During wind-down a firm must continue to pay its liabilities as they fall due. Failure to do so could push the firm into a disorderly wind-down or an insolvency process. The FCA reported seeing that firms often consider capital needs in their wind-down plans but do not consider liquidity. A firm should consider how its cash position may change during the wind-down period, and plan accordingly.
Cash flow timing
Firms must have the ability to fund any temporary mismatches which occur during wind-down, some of which can be very significant for certain business models. The FCA observed that, even though a firm may be net cash positive over the entire wind-down period, it can experience significant cash timing mismatches during wind-down, for example due to reduced revenue and increased costs over the wind-down period.
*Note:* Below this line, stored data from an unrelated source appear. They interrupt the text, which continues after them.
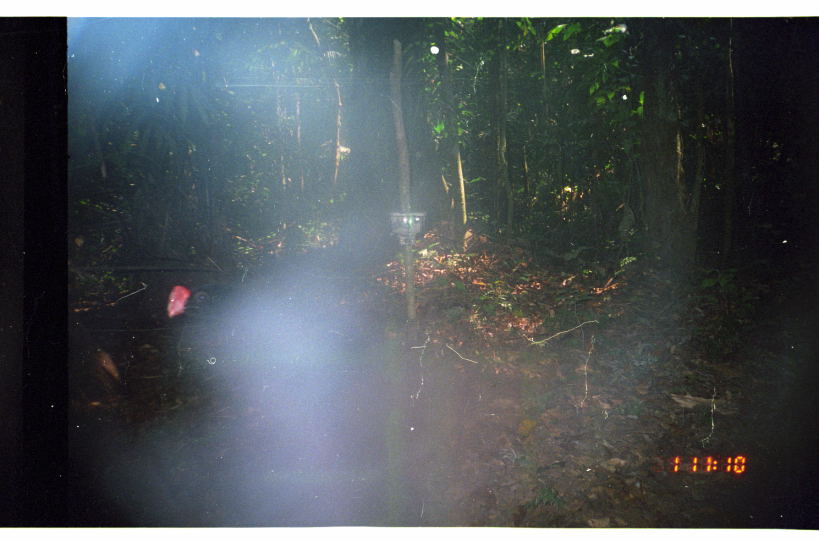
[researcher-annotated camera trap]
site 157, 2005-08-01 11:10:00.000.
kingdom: Animalia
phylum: Chordata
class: Aves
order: Galliformes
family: Cracidae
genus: Mitu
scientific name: Mitu tuberosum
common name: razor-billed curassow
Mitu tuberosum (razor-billed curassow).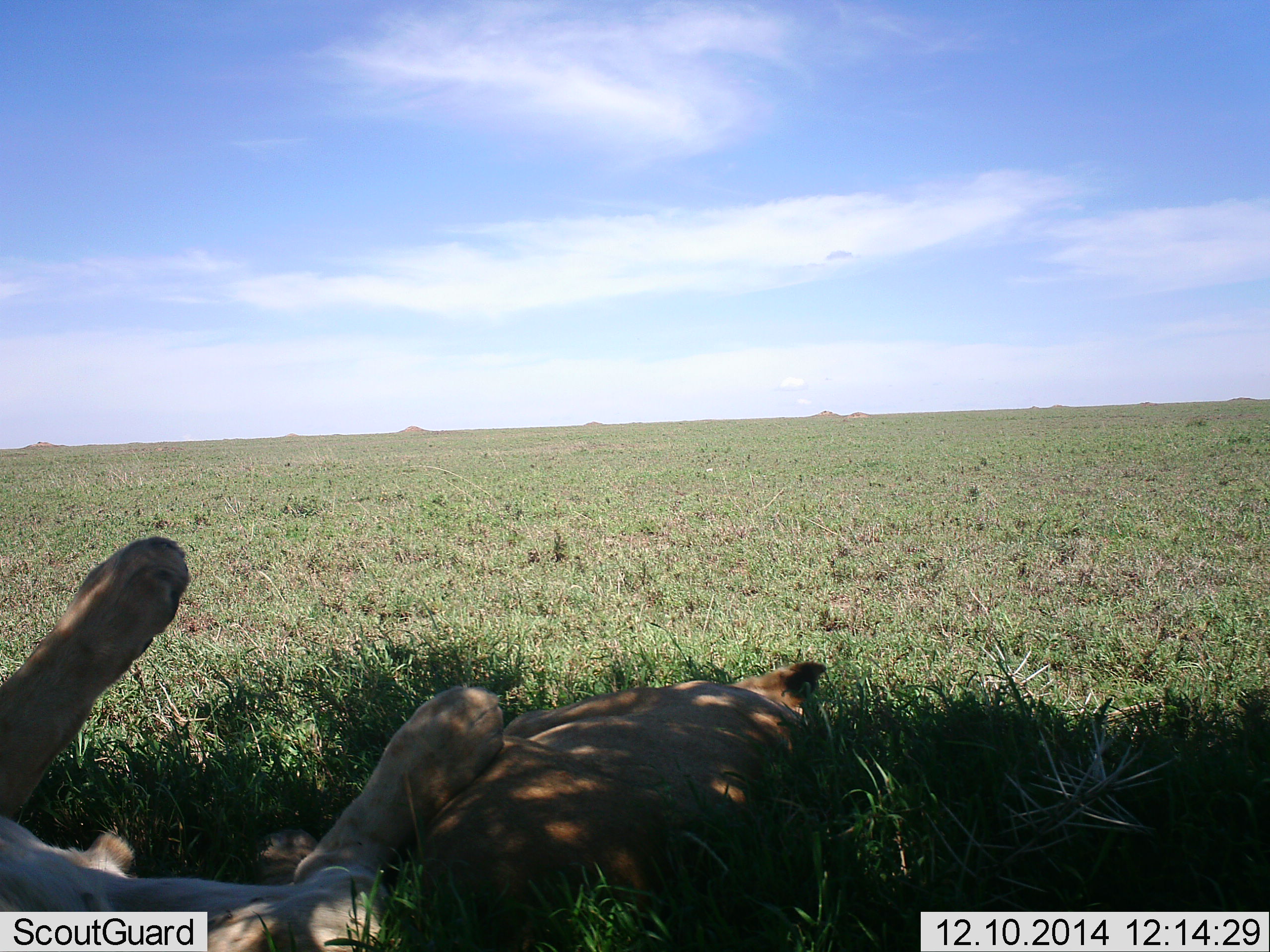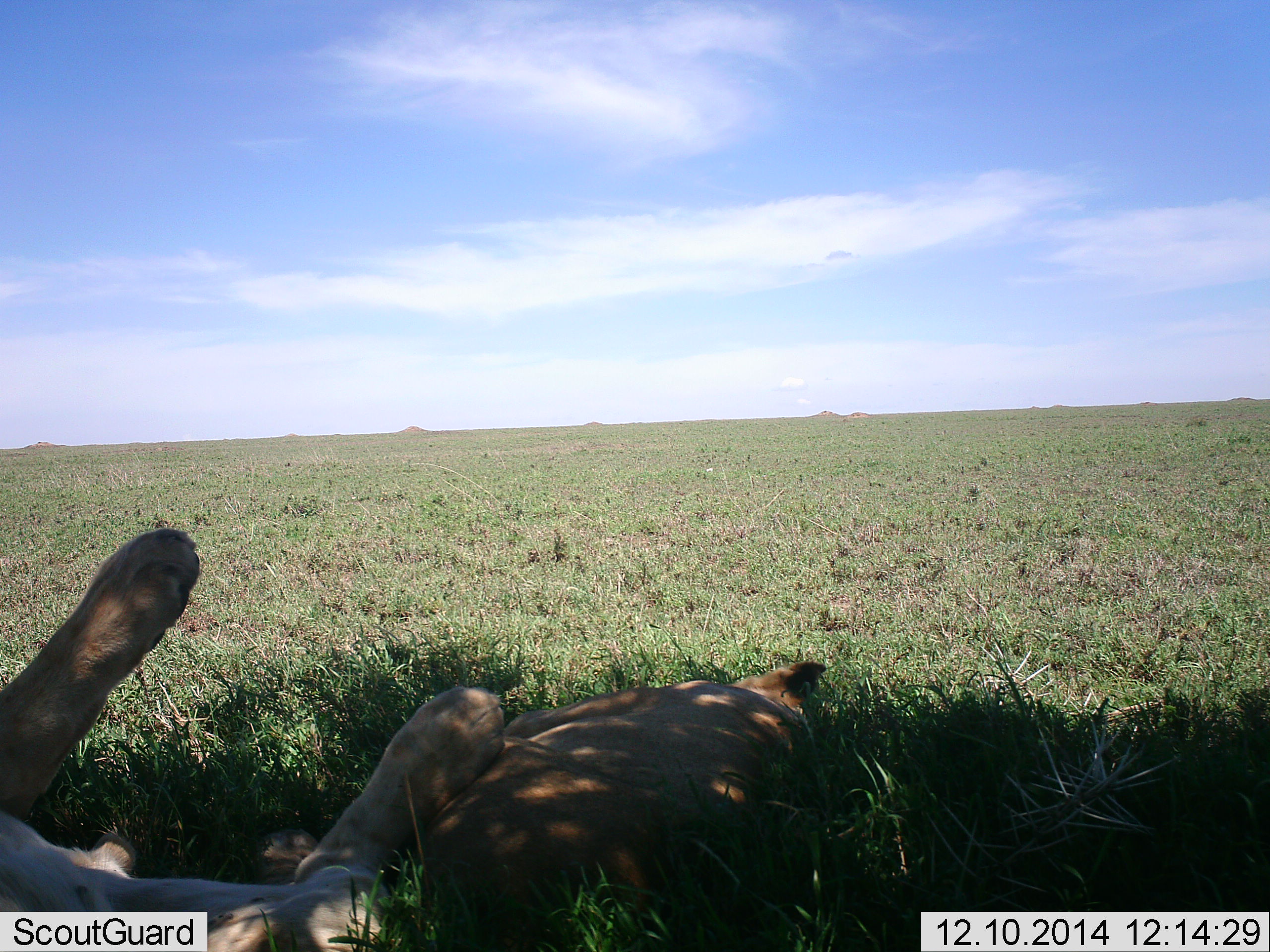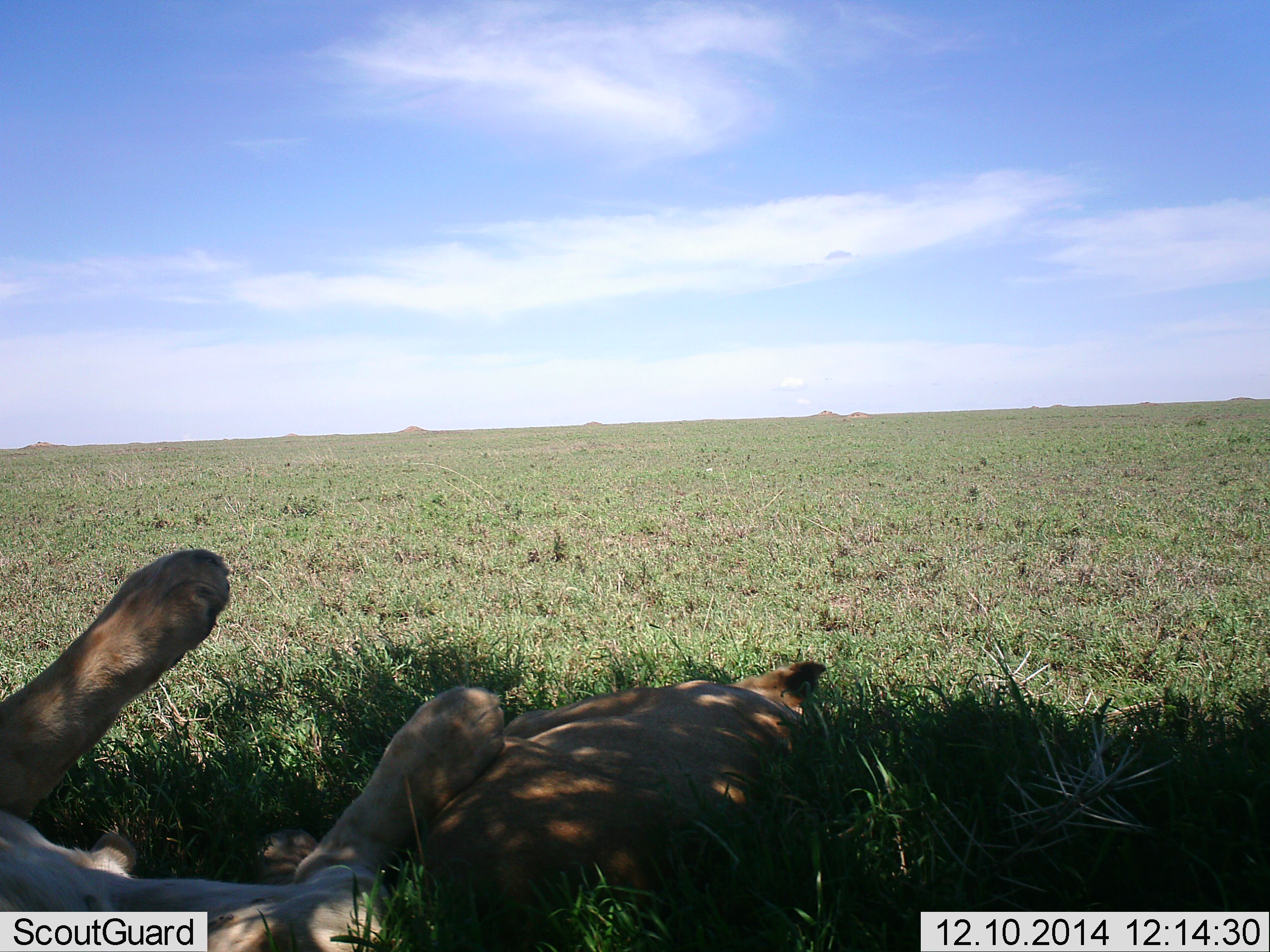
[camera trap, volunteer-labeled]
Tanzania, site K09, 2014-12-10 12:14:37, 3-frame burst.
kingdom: Animalia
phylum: Chordata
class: Mammalia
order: Carnivora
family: Felidae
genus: Panthera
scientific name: Panthera leo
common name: lion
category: lionfemale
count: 2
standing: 10%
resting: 90%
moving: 0%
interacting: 0%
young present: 0%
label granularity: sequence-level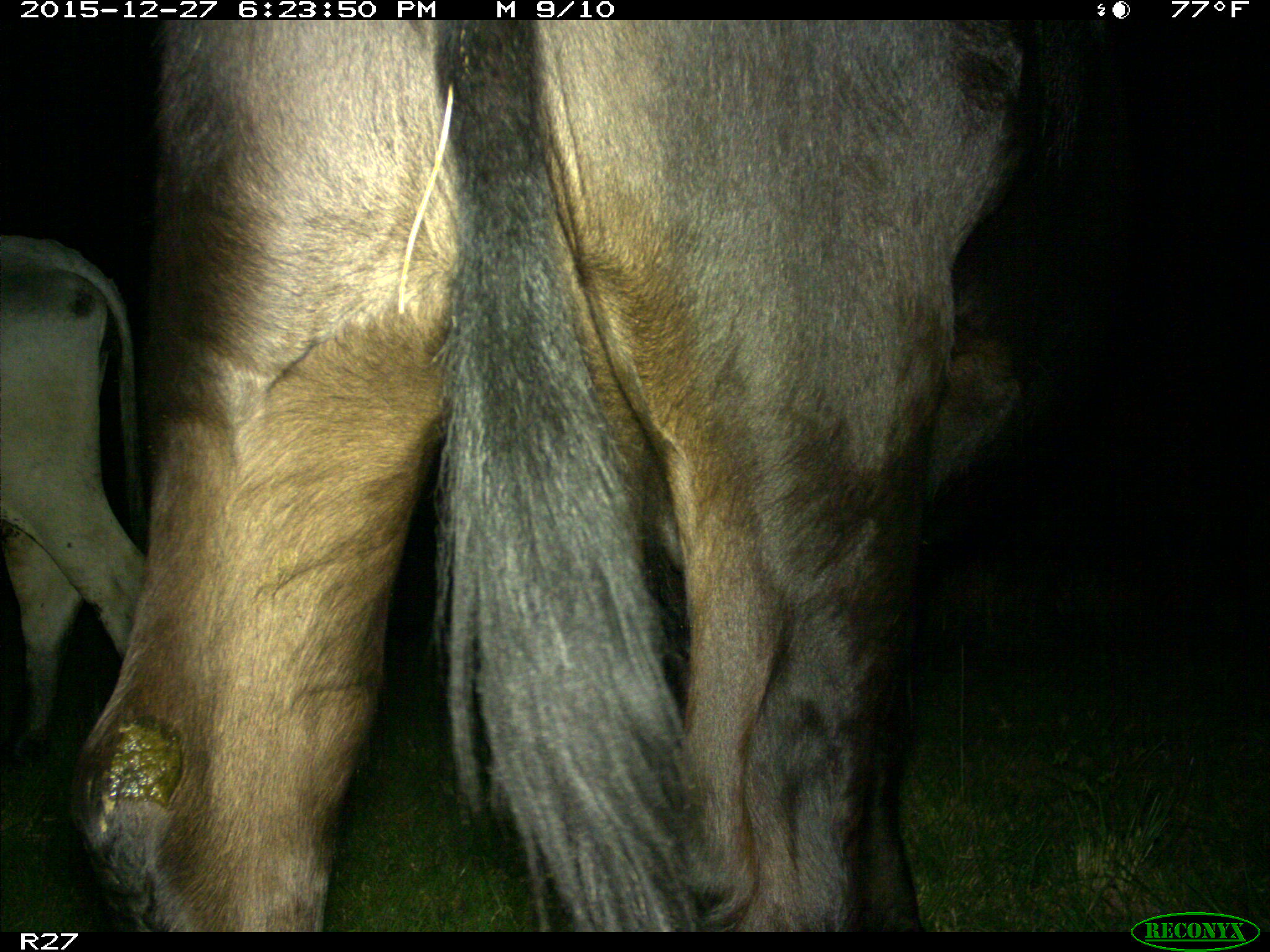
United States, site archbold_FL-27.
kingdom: Animalia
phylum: Chordata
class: Mammalia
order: Artiodactyla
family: Bovidae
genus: Bos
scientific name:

Firms should create a comprehensive list of inflows, outflows and possible side effects of wind-down including:
- Clients are likely to be more cautious, eg reducing the level of funds held with the firm.
- Finance providers are likely to withdraw facilities.
- Creditors are likely to become more demanding.
- Debtors may become more reluctant to pay, delaying receipts.
- Staff may leave, creating operational challenges around cashflow management, and the potential need for expensive cover arrangements.
- New revenue is likely to be reduced by wind-down.
- Revenues from residual and historic business may be largely unaffected.
Wind-down triggers are an essential part of wind-down planning. They should be designed such that the firm enters wind-down at a point where it will have sufficient financial and operational resources to complete an orderly wind-down.
Wind-down triggers should be considered as an initiation point for the firm to act and consider whether wind-down is required. The FCA observed that many firms failed to consider an appropriate range of wind-down trigger metrics (eg capital resources) and the calibration of the wind-down triggers was not justified.
Failure to create adequate wind-down triggers could lead to wind-down decisions occurring at the point when financial or non-financial resources may be reduced and time to respond scarce, limiting the firm’s options. Wind-down triggers should be closely linked to the firm’s risk management frameworks and be monitored closely particularly during times of stress.